By the end of February, they went to Olare, Homa Bay County, to engage pineapple farmers, kick-starting an enterprenuership.

The team was more determined to move along with and see Kenyans wear clothes, shoes or decorate their vehicles out of fibres made from a process they have innovated.

They incorporated a company called Rethread Africa, and its core activity is turning agricultural waste into fibres that are used in making clothes, foot wear and upholstery for materials including the interior of a vehicle.

“When we started, we were working around sugarcane bagasse and corn husks. I come from Migori county where we grow sugarcane and maize a lot. I needed to do something that could improve the livelihoods of people in my community,” recalls Mr Charles Oyamo, a final year student at UoN.

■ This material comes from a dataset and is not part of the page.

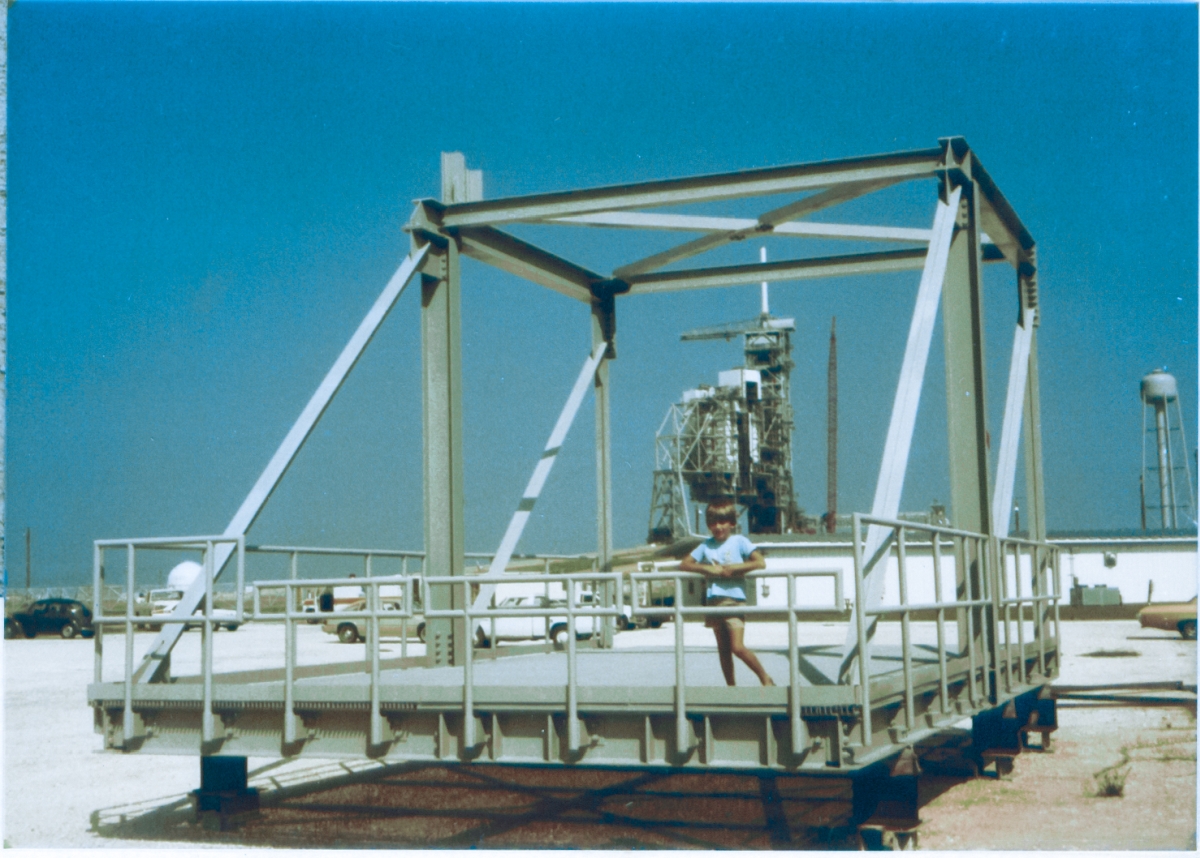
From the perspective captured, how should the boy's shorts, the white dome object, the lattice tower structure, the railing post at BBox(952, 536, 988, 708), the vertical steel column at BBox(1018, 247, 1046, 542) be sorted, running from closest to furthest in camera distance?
the boy's shorts < the railing post at BBox(952, 536, 988, 708) < the vertical steel column at BBox(1018, 247, 1046, 542) < the white dome object < the lattice tower structure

And so together with Vincent Momanyi and Mitesh Varsani, both UoN students, and Noreen Mwancha, a second-year student from KU, the four embarked on a journey they now say has been offering much learning as well as growth.

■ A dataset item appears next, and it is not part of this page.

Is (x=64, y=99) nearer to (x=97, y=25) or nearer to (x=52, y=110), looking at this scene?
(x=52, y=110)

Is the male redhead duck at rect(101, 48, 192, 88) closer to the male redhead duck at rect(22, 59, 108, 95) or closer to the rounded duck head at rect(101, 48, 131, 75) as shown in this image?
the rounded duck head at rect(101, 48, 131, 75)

Over the past four months, engaging a group of farmers in Homa Bay County, they have processed at least 150 kilogrammes of pineapple leaves to make fabric that can be used in making clothes.

They say they have now proved that, indeed, their concept to make locally made clothes from agricultural waste is possible and rolling out the initiative on an industrial scale by the end of this year.

“We are continuing in Research and Development (RND) in sugarcane bagasse and corn husks but we are going to commercialisation with pineapple leaves. Today we’ve been able to produce about 150 kilogrammes of pineapple leaves that have yielded about two square meters of fabric,” Mr Oyamo says.

The fabric-making process begins at the farm where, through a model farmer, farming communities- organized as groups of farmers within a 30-kilometre radius- take the agricultural waste to the homestead of the model farmer, where the company places its equipment and runs the processing of the waste to fabric.

Pineapple leaves can be harvested between 12 and 18 months, which helps the fruit get even healthier when leaves are reduced and more nutrients are directed to the fruit.

The leaves are then sorted before being taken through an extractor, where they are fed into the machine and on the other end comes out fibres and other plant materials that can be used as compost at the farm.

Mitesh Varsani, Vincent Momanyi

Mitesh Varsani, Vincent Momanyi and Charles Oyamo at the extraction stage of pineapple leaves.

Photo credit: Pool

The fibres are then washed and dried before being spinned into a yarn, after which they are ready to be sold to a weaving facility.

“We are now done with the pilot stage. We’ve proved scientifically that this works, we now plan to transform the pilot programme at an industrial scale by taking in more waste, of different types, through the same process. In terms of an end product, over the next six months, we are looking at having dresses, shoes, shirts and jackets made from our material so that people are able to see, feel and touch it,” Ms Mwancha says.

They are in the process of acquiring equipment that will facilitate the processing of corn husks, sugar cane bagasse and other natural fibres into economically usable alternatives, and at large scale.


Fibre drying on a hanging line after cleaning. 

Photo credit: Pool

Recently, they won a prestigious Global Change Award- for their initiative due to its potential to rid farmers of the agricultural waste while making innovative products that can transform the fashion industry to become planet positive. It was awarded Sh29 million. The team says the money will enable them expand to operate large scale and on a more sustainable basis.

While they do not envision venturing full scale from collecting waste to making final products, they believe that the role they play is key as it will provide raw materials for Kenya’s apparel industry and boost the local garments industry.

“Our skills and expertise lies in research and development, figuring out different types of wastes and processes they need to go through to get to the fabric stage. Then others can take over and make shoes, clothes, bags and other items,” Mr Oyamo says.

In recognition of the role they play at the value chain, the company has been reaching out to potential partners who can buy their fabric. It believes the partnership will be key to their success in the market. Partnerships are its route to the market, it says.

“We are in conversations with a lot of interested players including Hugo Boss after they reached out to us and a brand called Savannah Sands looking at how our materials can be used for bags, accessories and upholstery,” Ms Mwancha says.